When day came he was sitting in a nest of weeds he’d made on the hearth and he was sipping coffee from a large porcelain cup which he held in both hands. With the advent of this sad gray light he shook the last few drops out of the cup and climbed down from his perch and began to poke through the ashes with a stick. He spent the better part of the morning stirring through the ruins until he was black with woodash to the knees and his hands were black and his face streaked with black where he’d scratched or puzzled. He found not so much as a bone. It was as if she’d never been. Finally he gave it up. He dusted the snow from the remainder of his provisions and fixed himself two baloney sandwiches and squatted in a warm place among the ashes eating them, black fingerprints on the pale bread, eyes dark and huge and vacant.

H
E WOKE IN THE NIGHT
with some premonition of ill fate. He sat up. The fire had diminished to a single tongue of flame that stood near motionless from the ashes. He lit the lamp and turned up the wick. A shifting mantle of smoke overhung the room. Thick ribbons of white smoke were seeping down between the boards in the ceiling and he could hear a light crackling noise overhead like something feeding. Oh shit, he said.

He got up, the blanket shawled about his thin and angry shoulders. Through the rives in the boards above him he could see a hellish glow of hot orange. He was pulling on his jacket and shoes. With the rifle in hand he went out into the snow. There in the trampled weedlot he stood looking up at the roof. A crazy-looking gaggle of flames shot up alongside the chimney and subsided again. A rabid crackling from the loft. Clouds of steam were coming off the wet roof and hot pins of light drifted downwind in the blowing snow.

Kiss my goddamned ass, said Ballard. He stood the rifle against a tree and hurried back inside and gathered up his bedding and hauled it out into the snow and dove back in again. He collected his cookware and his little pantry and brought them out and he got the axe and the few tools he owned and what other odds and ends of gear he had stowed in the empty room and flung them into the yard and raced back in and got the ladder and stood it up into the hole and looked up. Huge orange boils of fire were pulsing in the loft. He climbed up the ladder and poked his head through the
hole in the ceiling. Instantly he felt his hair singe and crackle. He ducked and patted at his head. Already his eyes were red and weeping from the smoke. He squatted there at the top of the ladder for a few minutes squinting up at the fire and then he climbed back down again.

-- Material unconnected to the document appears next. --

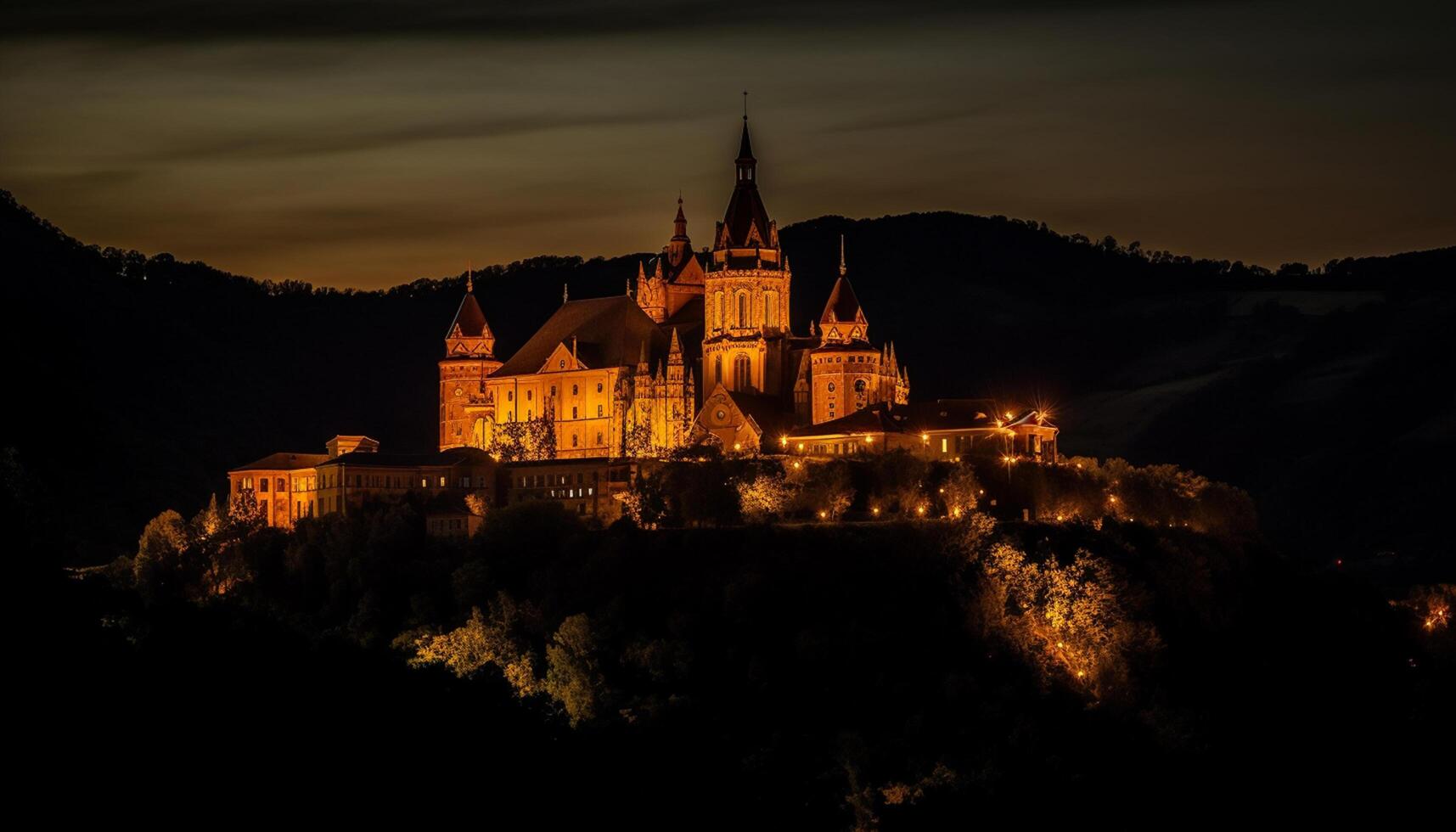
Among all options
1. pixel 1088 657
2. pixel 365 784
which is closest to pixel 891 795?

When he went back outside he had the bears and the tiger in his arms. The roof was now afire. Above the steady roar of it you could hear the old riven oak shakes exploding into flame row on row at the far end of the house with a kind of popping noise. The heat was marvelous.

Ballard stood there in the snow with his jaw hanging. The flames ran down the batboards and up again like burning squirrels. Through the flames of the roof you could see the pinned framing in a row of burning A shapes. Within minutes the cabin was a solid wall of fire. The few panes of glass crackled and fell from their sash in a myriad rupture and the roof dropped with a whooshing noise down into the house. Ballard had to step back, so great the heat was. The snow about the house had begun to draw back leaving a ring of damp ground. After a while the ground began to steam.

Long before morning the house that had kept Ballard from the elements was only a blackened chimney with a pile of smoldering boards at its feet. Ballard crossed the soggy ground and climbed onto the hearth and sat there like an owl. For the warmth of it. He’d long been given to talking to himself but he didn’t say a word.

T
HE WEATHER DID NOT
change. Ballard took to wandering over the mountain through the snow to his old homeplace where he’d watch the house, the house’s new tenant. He’d go in the night and lie up on the bank and watch him through the kitchen window. Or from the top of the wellhouse where he could see into the front room where Greer sat before Ballard’s very stove with his sockfeet up. Greer wore spectacles and read what looked like seed catalogs. Ballard laid the rifle foresight on his chest. He swung it upward to a spot just above the ear. His finger filled the cold curve of the trigger. Bang, he said.